Ghana footballer pulled from the rubble
One of those lucky ones to be pulled from the rubble is Ghanaian international footballer Christian Atsu. The 31-year-old forward formally of Newcastle, Chelsea, Everton, and Bournemouth is now a Hatayspor player in the Turkish Süper Lig. Hatay is right next to the epicentre and as such felt the force of the earthquake.
He is thought to have suffered injuries, although as yet the severity of which are unknown. What is known is that his team’s sporting director, Taner Savut, is still unaccounted for under a collapsed building. The player only joined in September 2022 after a season with Saudi Arabian team Al-Raed. He actually scored the winning goal in the 90th minute of Hatayspor’s match on Sunday, less than 24 hours earlier.
Jihadists make their escape
There are reports that the quake damaged a prison in the town of Rajo near the Turkish border which held approximately 2,000 inmates, of which some 1,300 of them were IS fighters, and Kurdish-led forces. It is believed around 20 Syrian jihadists managed to escape as a result.

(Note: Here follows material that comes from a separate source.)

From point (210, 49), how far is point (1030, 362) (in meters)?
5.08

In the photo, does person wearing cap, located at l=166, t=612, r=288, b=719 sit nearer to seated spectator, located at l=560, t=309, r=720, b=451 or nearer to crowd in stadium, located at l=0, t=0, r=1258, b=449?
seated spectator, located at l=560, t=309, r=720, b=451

Many fast asleep as quake strikes
On top of the quake being of such a high classification, part of the reason why this one seems to have been so deadly is its timing. It occurred in the early hours of the morning with the vast majority of people sleeping.
The infrastructure in Southern Turkey is also not of great quality, meaning the sturdiness of the buildings was questionable. This quake was caused by the Arabian tectonic plate moving northwards and grinding against the Anatolian plate, at a depth of just 6 miles or so below the surface, which in earthquake terms is extremely shallow and these cause far more damage, due to more incredibly powerful energy being released.
Why not Richter measurement?
They used to be measured by what was referred to as the Richter Scale, but this is now considered outdated and far less accurate. They are now measured on a scale called the Moment Magnitude Scale and the number attributed to an earthquake represents a combination of the distance the fault line has moved, and the force with which it was moved.
Not an eight but definitely a catastrophe
A tremor of 7.8 which is what has happened in Turkey and Syria, is regarded as major and will usually causes serious damage, as it has clearly been the case; although the official line is that it takes anything given a score of above 8 to be categorized as likely to cause catastrophic damage and totally destroy communities.
The survivors of the devastation caused yesterday, which spreads across areas the size of small countries, would point to a massive miscalculation and a necessity to re-write such a statement.